• What you need to do
Each line below should be written out again exactly.

(Stored items)
┌────────
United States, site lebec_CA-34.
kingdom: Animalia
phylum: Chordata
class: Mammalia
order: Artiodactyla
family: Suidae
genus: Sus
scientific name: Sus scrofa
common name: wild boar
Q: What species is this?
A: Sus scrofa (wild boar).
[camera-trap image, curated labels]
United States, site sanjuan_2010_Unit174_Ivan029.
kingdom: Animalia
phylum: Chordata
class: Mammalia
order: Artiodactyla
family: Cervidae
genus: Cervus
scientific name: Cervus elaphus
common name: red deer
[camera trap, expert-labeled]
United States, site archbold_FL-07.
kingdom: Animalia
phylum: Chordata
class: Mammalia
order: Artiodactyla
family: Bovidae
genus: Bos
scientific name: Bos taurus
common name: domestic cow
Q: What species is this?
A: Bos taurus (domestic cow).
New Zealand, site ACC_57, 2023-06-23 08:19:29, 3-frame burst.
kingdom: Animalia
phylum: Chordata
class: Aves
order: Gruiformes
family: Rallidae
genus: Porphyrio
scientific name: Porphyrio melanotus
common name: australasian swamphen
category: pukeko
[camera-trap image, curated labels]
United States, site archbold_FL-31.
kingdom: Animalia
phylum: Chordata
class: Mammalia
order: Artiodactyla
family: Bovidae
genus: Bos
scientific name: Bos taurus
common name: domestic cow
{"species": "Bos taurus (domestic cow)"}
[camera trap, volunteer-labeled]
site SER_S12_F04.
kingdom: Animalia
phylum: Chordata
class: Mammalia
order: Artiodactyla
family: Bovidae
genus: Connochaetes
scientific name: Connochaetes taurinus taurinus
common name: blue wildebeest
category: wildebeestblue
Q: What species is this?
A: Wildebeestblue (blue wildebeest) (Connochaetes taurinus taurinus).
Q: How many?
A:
└────────
• Response to this task
United States, site lebec_CA-34.
kingdom: Animalia
phylum: Chordata
class: Mammalia
order: Artiodactyla
family: Suidae
genus: Sus
scientific name: Sus scrofa
common name: wild boar
Q: What species is this?
A: Sus scrofa (wild boar).
[camera-trap image, curated labels]
United States, site sanjuan_2010_Unit174_Ivan029.
kingdom: Animalia
phylum: Chordata
class: Mammalia
order: Artiodactyla
family: Cervidae
genus: Cervus
scientific name: Cervus elaphus
common name: red deer
[camera trap, expert-labeled]
United States, site archbold_FL-07.
kingdom: Animalia
phylum: Chordata
class: Mammalia
order: Artiodactyla
family: Bovidae
genus: Bos
scientific name: Bos taurus
common name: domestic cow
Q: What species is this?
A: Bos taurus (domestic cow).
New Zealand, site ACC_57, 2023-06-23 08:19:29, 3-frame burst.
kingdom: Animalia
phylum: Chordata
class: Aves
order: Gruiformes
family: Rallidae
genus: Porphyrio
scientific name: Porphyrio melanotus
common name: australasian swamphen
category: pukeko
[camera-trap image, curated labels]
United States, site archbold_FL-31.
kingdom: Animalia
phylum: Chordata
class: Mammalia
order: Artiodactyla
family: Bovidae
genus: Bos
scientific name: Bos taurus
common name: domestic cow
{"species": "Bos taurus (domestic cow)"}
[camera trap, volunteer-labeled]
site SER_S12_F04.
kingdom: Animalia
phylum: Chordata
class: Mammalia
order: Artiodactyla
family: Bovidae
genus: Connochaetes
scientific name: Connochaetes taurinus taurinus
common name: blue wildebeest
category: wildebeestblue
Q: What species is this?
A: Wildebeestblue (blue wildebeest) (Connochaetes taurinus taurinus).
Q: How many?
A:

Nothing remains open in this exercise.